PDA

View Full Version : QMutex seems not to lock()



sylvaticus
2nd July 2009, 12:42
Hello.. I am in the progress of parallelise a multi-agent model where "agents" are different instances (thousands) of a class and they have to independently perform a relatively cpu-intensive task (few seconds).
Looks the perfect situation for a reentrant code :) .... it seems... :crying:
My problem is that, even if I mutex.lock() all the should-be-concurrent code (for debugging reasons of course) my application crash, while if I use a single thread it works.
This is the code that I implemented so far:


void
Manager_farmers::landAllocation(){
// .. serial code ..

for (int i=0; i < nThreads; i++){
Manager_farmers_threads* wThread = new Manager_farmers_threads;
wThreads.push_back(wThread);
}

// parallelise the code to z workingThreads..
for (uint y=0;y<myAgents.size();y++){
bool assigned = false;
while(!assigned) {
for (uint z=0;z<wThreads.size();z++){
if (!wThreads[z]->isRunning()){
wThreads[z]->assignJob(myAgents[y], freePlot);
wThreads[z]->start();
assigned = true;
break;
}
}
}
}

// be sure that all threads are ended..
for (int z=0; z < nThreads; z++){
wThreads[z]->wait();
}

// ..continue with serial code...

for (int i=0; i < nThreads; i++){
delete wThreads[i]; // deleting the threads
}
}

void
Manager_farmers_threads::assignJob(Agent_space* agent_h, const Pixel* plot_h){
// .. this code shuld be run serialised by the main thread..
agent = agent_h;
plot = plot_h;
agent->cachedOffer = 0;
}

void
Manager_farmers_threads::run(){
// This code should be run parallelised...
QMutex localMutex;
localMutex.lock();
agent->cachedOffer = agent->offerRentalPrice(plot);
localMutex.unlock();
}

The question is.. why for hell it is crashing even if all the code is locked ? :confused::confused:

wysota
2nd July 2009, 13:09
You are creating a local mutex so each entry to the method creates a private instance of the mutex so each thread works on its own instance of the mutex so there is never a situation when two threads try to lock the same mutex.
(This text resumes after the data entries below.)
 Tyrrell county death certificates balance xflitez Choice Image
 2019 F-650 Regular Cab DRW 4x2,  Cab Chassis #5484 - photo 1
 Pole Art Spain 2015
You have to work on a single mutex for all threads.

sylvaticus
2nd July 2009, 13:38
Hi.. thanks for the answer.
In fact I originally tried to use the QMutex as a member of the thread class, like it is done in the book "C++ GUI programming with Qt4" ("Syncronizing threads").

The thread class looks now like this:


class Manager_farmers_threads : public QThread {
Q_OBJECT

public:
Manager_farmers_threads();
void assignJob(Agent_space* agent_h, const Pixel*plot_h);

protected:
void run();

private:
volatile Agent_space* agent;
const Pixel* plot;
QMutex mutex;
};


However it still doesn't work (and it should't, as each thread would still have it's own mutex istance).
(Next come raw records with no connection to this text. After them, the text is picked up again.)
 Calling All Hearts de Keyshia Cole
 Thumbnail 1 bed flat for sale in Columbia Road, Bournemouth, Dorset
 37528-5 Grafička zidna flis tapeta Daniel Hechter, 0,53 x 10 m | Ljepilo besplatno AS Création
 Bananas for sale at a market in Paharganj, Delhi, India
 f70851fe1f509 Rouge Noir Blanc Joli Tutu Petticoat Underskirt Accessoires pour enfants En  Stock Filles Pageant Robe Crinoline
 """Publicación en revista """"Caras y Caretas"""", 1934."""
If I understood correctly, you suggest to create the Mutex somewhere in the main thread and then giving pointers to the threads? Or create a function in the main thread to lock/unlock the mutex and call it from the threads?

wysota
2nd July 2009, 13:56
This changes nothing. The mutex has to be static or global - different instances of the thread have to access the same instance of the mutex. The fact that the variable name of two mutexes is the same doesn't mean they are the same mutex.

sylvaticus
2nd July 2009, 16:09
I created the Mutex in the main thread and gived threads a shared pointer, but still crashing (when I set nThreads=1 it's all going fine)
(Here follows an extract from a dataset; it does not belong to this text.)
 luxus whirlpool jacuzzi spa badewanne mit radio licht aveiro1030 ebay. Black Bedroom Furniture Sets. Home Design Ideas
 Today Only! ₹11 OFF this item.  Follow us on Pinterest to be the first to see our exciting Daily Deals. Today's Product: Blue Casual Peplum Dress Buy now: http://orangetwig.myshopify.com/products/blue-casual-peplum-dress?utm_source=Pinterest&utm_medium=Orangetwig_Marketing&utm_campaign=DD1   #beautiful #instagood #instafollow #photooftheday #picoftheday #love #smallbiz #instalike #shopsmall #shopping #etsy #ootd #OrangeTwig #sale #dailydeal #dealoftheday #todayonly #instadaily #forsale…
Now the code looks like that:


void
Manager_farmers::landAllocation(){
// .. serial code ..

QMutex* mutex = new QMutex;
for (int i=0; i < nThreads; i++){
Manager_farmers_threads* wThread = new Manager_farmers_threads;
wThreads.push_back(wThread);
}

// parallelise the code to z workingThreads..
for (uint y=0;y<myAgents.size();y++){
bool assigned = false;
while(!assigned) {
for (uint z=0;z<wThreads.size();z++){
if (!wThreads[z]->isRunning()){
wThreads[z]->assignJob(myAgents[y], freePlot, mutex);
wThreads[z]->start();
assigned = true;
break;
}
}
}
}

// be sure that all threads are ended..
for (int z=0; z < nThreads; z++){
wThreads[z]->wait();
}

// ..continue with serial code...

for (int i=0; i < nThreads; i++){
delete wThreads[i]; // deleting the threads
}
delete mutex;
}

void
Manager_farmers_threads::assignJob(Agent_space* agent_h, const Pixel* plot_h, QMutex* mutex_h){
// .. this code shuld be run serialised by the main thread..
agent = agent_h;
plot = plot_h;
mutex = mutex_h;
agent->cachedOffer = 0;
}

void
Manager_farmers_threads::run(){
// This code should be run parallelised...
mutex.lock();
agent->cachedOffer = agent->offerRentalPrice(plot);
mutex.unlock();
}


class Manager_farmers_threads : public QThread {
Q_OBJECT

public:
Manager_farmers_threads();
void assignJob(Agent_space* agent_h, const Pixel*plot_h, QMutex* mutex_h);

protected:
void run();

private:
volatile Agent_space* agent;
const Pixel* plot;
QMutex* mutex;
};

wysota
2nd July 2009, 16:19
What is the Pixel class?

sylvaticus
2nd July 2009, 16:39
Thank you for your answers.
"Pixel" it's a non-gui class that describes the space in my model.
Basically the parallelised code needs just read-only data on information stored on "pixels" and the idea is to eventually protect with mutex this kind of parts only, but the program crash even if I lock/unlock ALL the parallelised code (this is the funy side, becasue according on how I understood mutex looking there should not be any parallelised code when you lock it all ) .
Rendering of the maps on screen is done much later on in the serial part of the model.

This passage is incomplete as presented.